### Document text
Last week in my coaching mentorship, I learned a new word. I have to say, I derive a very specific type of joy from learning a new word. It’s as if a concept that once seemed amorphous and difficult to grasp suddenly has been given shape and gravity. 

 

Has become more real. 

 

Like, “Oh there is a word for that thing!”

 

The word that I learned is arational, and it speaks so clearly to my journey and the work that I do in the world. 

 

For many years, I hungered for a more poetic and soulful life, a life rich with meaning and magic. Part of the reason that it felt difficult and fairly consistently out of reach is that I am also a very logical and rational person. 

 

Words like poetic, soulful, magic, mystery, and meaning – all of the intangible things that I was yearning for – didn’t necessarily jive with my rational side. In fact, much of what I saw in the spiritual community seemed downright irrational

 

I often felt as if I had to set aside all of my logic and my practicality in order to find and belong to the soulful life that I longed for. They became diametrically opposed. 

 

And that was a no-win situation because I was always leaving a part of myself out in the cold. There was no space for the wholeness of who I am, which is both soulful and practical, poetic and logical, spiritual and grounded. We all contain these multitudes that we are learning to and yearning to create space for.

 

Occasionally, I tried to let go of my rationality, but it never felt right. If a teacher or author left important questions unanswered or if what they said didn’t make sense to me, their teachings never fully resonated. I couldn’t turn off my brain, nor do I believe that anyone should ask us to.

### Data extract
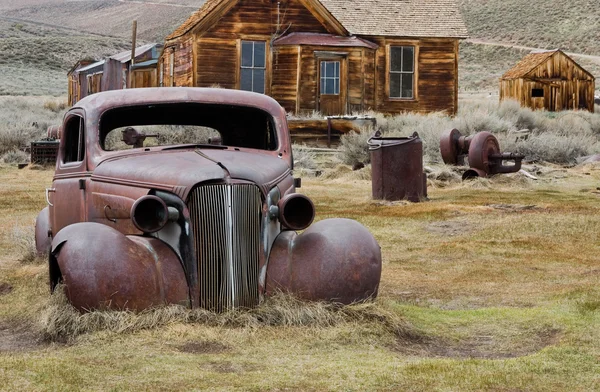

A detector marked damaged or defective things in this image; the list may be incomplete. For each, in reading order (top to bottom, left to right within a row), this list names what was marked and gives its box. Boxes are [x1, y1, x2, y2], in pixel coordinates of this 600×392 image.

### Exercise prompt
For each statement, say yes or no to whether it agrees with the post about the word arational, and quote the words from the post that decide it.
1. The writer learned the new word during a coaching mentorship.
2. The writer found it easy and comfortable to let go of rationality.
3. The writer describes being a logical and rational person.
The data plays no part in what comes next.

### Solution
1. Yes: "Last week in my coaching mentorship, I learned a new word."
2. No: "Occasionally, I tried to let go of my rationality, but it never felt right."
3. Yes: "I am also a very logical and rational person."